MATERIALS: flint rubble with ashlar dressings and a plain tiled roof; the south porch is of red brick and the stone walls of the nave are plastered.
PLAN: nave with a west tower and a south porch.
EXTERIOR: the west front of the tower has diagonal buttresses with flush-work panels reducing at each stage. There is a blocked doorway at the ground floor with an ashlar surround decorated with keels, ogee and cavetto rolled mouldings and a hood mould above. The first stage has a two-light window with trefoil ogee heads and a quatrefoil to the apex. At the second stage is a cusped lancet. The third, belfry stage has a two-light window with trefoil heads and a quatrefoil to the apex. Moulded string courses are applied beneath the belfry window and the battlemented parapet which has flushwork tracery panels and heraldic beasts at the corners. The south face is blind at all stages except for the belfry window with the same detailing as that at the west. A staircase turret with ashlar quoins to the corners is curtailed at the second stage. The north face follows the same treatment as the south, but does not have a stair turret; there is brick patching around the belfry opening.
The south porch of c.1685, located at the west end of the nave, is of English bond brick with a central round-arched doorway containing a door of 6 panels. The ogee-shaped gable has a brick band below and there are round-headed windows to the side elevations, one of which is blocked.
The south elevation of the nave to the east (right) of the porch has two C13 windows with intersecting Y-tracery. Between the two windows is a buttress with stone dressings and 2 offsets below the upper of which is a slightly angled sundial bearing the date 1608. The wider angle buttress at the east end has stone dressings and three offsets; it is similar to the angle buttresses at the east end of the north elevation and two at the east elevation. The latter was built in c.1789 and incorporates a re-set C14 window of 3 lights with intersections, glazing bars and tracery with cinquefoil heads and daggers above. The north elevation is blind with 3 buttresses, each with 3 offsets.
INTERIOR: from the porch, a C12 doorway leads to the nave, and on the north side of the nave, a similar opposing doorway (blocked) was discovered in 1994. Both are decorated with chevron and billet motives, and have cushion capitals.
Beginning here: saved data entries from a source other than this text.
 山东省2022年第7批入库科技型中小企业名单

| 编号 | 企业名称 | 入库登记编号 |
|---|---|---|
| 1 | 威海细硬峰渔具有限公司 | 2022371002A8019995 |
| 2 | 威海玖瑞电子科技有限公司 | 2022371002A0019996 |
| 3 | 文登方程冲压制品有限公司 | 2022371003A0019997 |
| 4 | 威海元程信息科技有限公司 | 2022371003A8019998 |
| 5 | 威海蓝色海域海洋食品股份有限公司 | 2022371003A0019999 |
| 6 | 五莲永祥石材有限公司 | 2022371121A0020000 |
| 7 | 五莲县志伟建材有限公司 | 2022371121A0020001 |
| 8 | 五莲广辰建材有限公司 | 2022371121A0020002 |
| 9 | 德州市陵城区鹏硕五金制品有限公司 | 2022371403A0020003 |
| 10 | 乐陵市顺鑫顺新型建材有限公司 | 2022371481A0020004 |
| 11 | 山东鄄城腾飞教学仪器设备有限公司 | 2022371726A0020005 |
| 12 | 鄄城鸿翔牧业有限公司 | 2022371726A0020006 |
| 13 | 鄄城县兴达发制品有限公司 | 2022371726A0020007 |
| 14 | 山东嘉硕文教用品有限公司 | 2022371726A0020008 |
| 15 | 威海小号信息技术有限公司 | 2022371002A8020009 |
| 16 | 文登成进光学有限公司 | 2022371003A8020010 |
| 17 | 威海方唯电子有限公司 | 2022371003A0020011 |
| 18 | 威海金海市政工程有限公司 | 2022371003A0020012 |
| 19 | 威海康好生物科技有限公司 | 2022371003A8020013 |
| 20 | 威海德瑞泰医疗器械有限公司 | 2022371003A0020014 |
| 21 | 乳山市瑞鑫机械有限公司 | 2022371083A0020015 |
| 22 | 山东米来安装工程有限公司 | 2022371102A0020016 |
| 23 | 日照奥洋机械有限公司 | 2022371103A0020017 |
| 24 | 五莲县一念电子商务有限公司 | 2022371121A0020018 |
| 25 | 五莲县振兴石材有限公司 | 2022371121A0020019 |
The foot of the north doorway is set 0.8m below the nave floor, perhaps respecting the level of the cloister into which it led. The nave has colonettes at either side with cushion capitals, and billet and chevron mouldings to the outer arch: wave moulding to the inner arch. The roof is not exposed, but dates to the C18. The tower arch is slender with reused, decorated Norman stone. On either side of the tower arch are niches containing sculptured fragments, presumably from the Canons Chancel. Fragments of memorials to the Naunton family remain. A C14 brass to Sir John Wingfield and a C15 brass to Sir Thomas Wingfield restored to the Church are not in situ, but are mounted on the walls. Further C17 memorials to the Wingfield and Naunton families are at the east end. The altar table is said to be C17 in origin. The early-C19 pulpit has a fluted frieze and the nave box pews are of the same date.